Russia's war in Ukraine is slowing down the economy and accelerating inflation in Germany, the Ifo Institute has claimed.

German consumer prices set to rise steeply amid war in Ukraine

According to the Munich-based economics institute, inflation is expected to rise from 5.1 to 6.1 percent in March. This would be the steepest rise in consumer prices since 1982.

Over the past few months, consumers in Germany have already had to battle with huge hikes in energy costs, fuel prices and increases in the price of other everyday commodities.


With Russia and Ukraine representing major suppliers of wheat and grain, further price rises in the food market are also expected, putting an additional strain on tight incomes. 

At the same time, the ongoing conflict is set to put a dampener on the country’s annual growth forecasts. 

“We only expect growth of between 2.2 and 3.1 percent this year,” Ifo’s head of economic research Timo Wollmershäuser said on Wednesday. 

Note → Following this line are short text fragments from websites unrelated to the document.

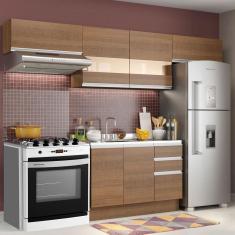 Cozinha Compacta Madesa Marina Com Armário e Balcão (Sem Tampo e Pia)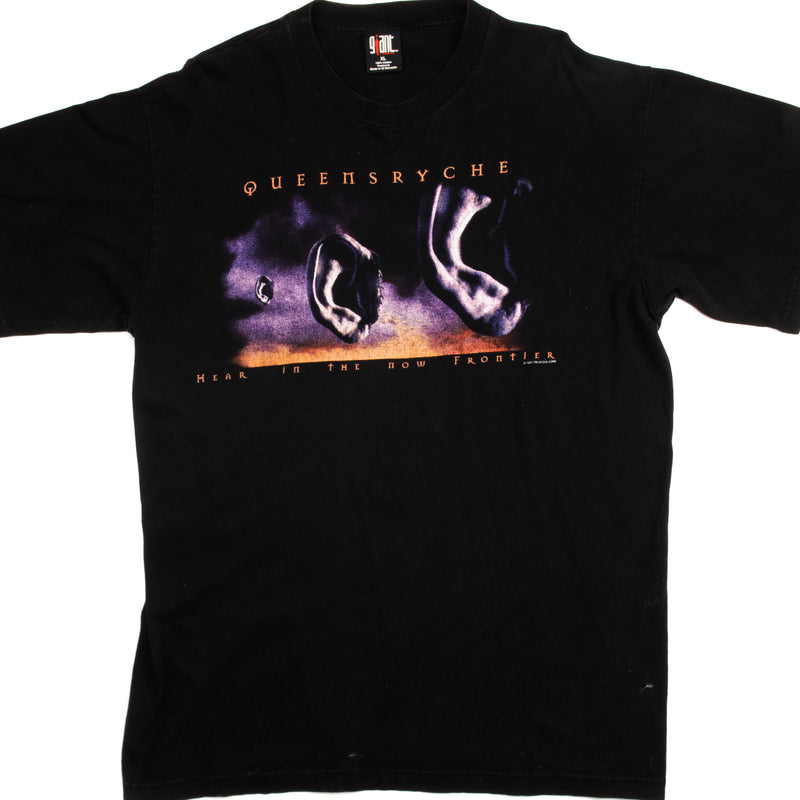 VINTAGE QUEENSRYCHE HEAR IN THE NOW FRONTIER TEE SHIRT 1997 SIZE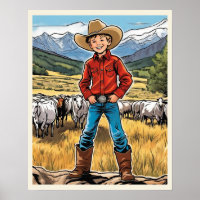 Je Veux Être Un Jeune Cowboy Art Graphique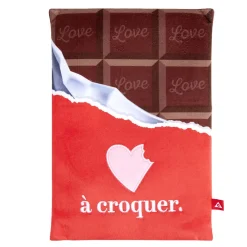 Bouillotte forme tablette de chocolat pour micro onde L32x20x4cm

Due to the increase in the cost of living, consumers in Germany could lose around €6 billion in purchasing power by the end of March alone.

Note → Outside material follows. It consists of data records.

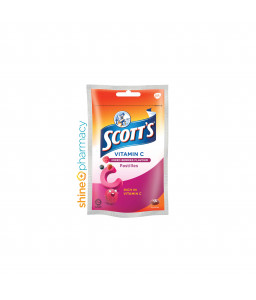 Scott's Vitamin C Pastilles Mixberry Flavour 15s [Zipper]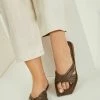 Next Damen Pantolette Flach - Taupe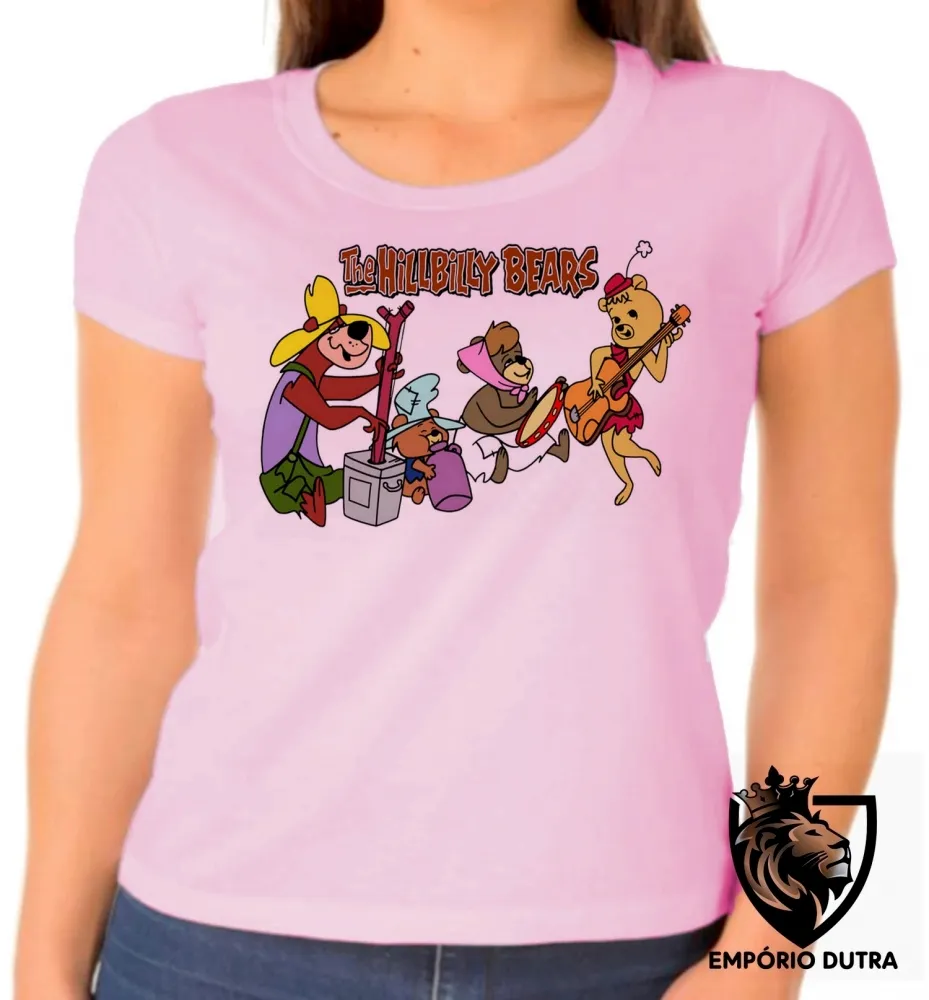 Baby look blusa feminina zé buscapé familia the hillbilly bears hanna barbera Imagem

With public life in Germany returning to normal and manufacturers’ order books filling up, a significant rebound in the economy was expected this year. 

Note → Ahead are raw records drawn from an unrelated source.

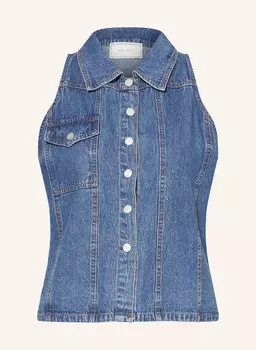 Джинсовый жилет Сильви Neo Noir, синий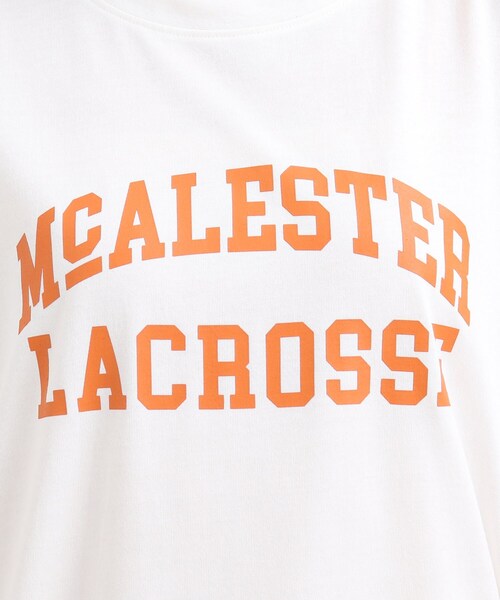 SHOO・LA・RUE（シューラルー）の「◆【S-L】カレッジロゴプリントTシャツ（Tシャツ/カットソー・レディース・チャコールグレー/ホワイト系・02/03/01）」の9枚目の写真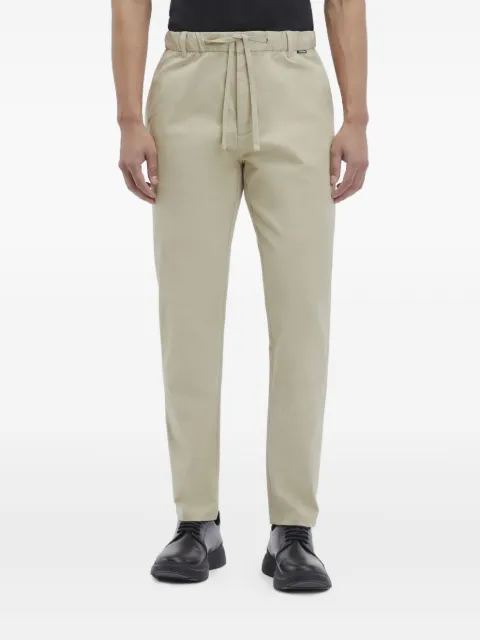 Calvin Klein tapered drawstring trousers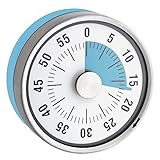 TimeTex Zeitdauer-Uhr 'Automatik' Compact - mit blauer Scheibe - mit Magnet - zeigt Restzeit an - Durchmesser 78 mm - läuft ohne Batterien - 61971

But the war “is dampening the economy through significantly higher commodity prices, sanctions, increasing supply bottlenecks for raw materials and intermediate products as well as increased economic uncertainty”, Wollmershäuser said.

Because of the current uncertainly, the Ifo Institute calculated two separate forecasts for the upcoming year.

In the optimistic scenario, the price of oil falls gradually from the current €101 per barrel to €82 by the end of the year, and the price of natural gas falls in parallel.

In the pessimistic scenario, the oil price rises to €140 per barrel by May and only then falls to €122 by the end of the year.

Energy costs have a particularly strong impact on private consumer spending.

They could rise between 3.7 and 5 percent, depending on the developments in Ukraine, sanctions on Russia and the German government’s ability to source its energy. 

On Wednesday, German media reported that the government was in the process of thrashing out an additional set of measures designed to support consumers with their rising energy costs.

The hotly debated measures are expected to be finalised on Wednesday evening and could include increased subsidies, a mobility allowance, a fuel rebate and a child bonus for families. 

READ ALSO: KEY POINTS: Germany’s proposals for future energy price relief

In one piece of positive news, the number of unemployed people in Germany should fall to below 2.3 million, according to the Ifo Institute.

However, short-time work, known as Kurzarbeit in German, is likely to increase significantly in the pessimistic scenario.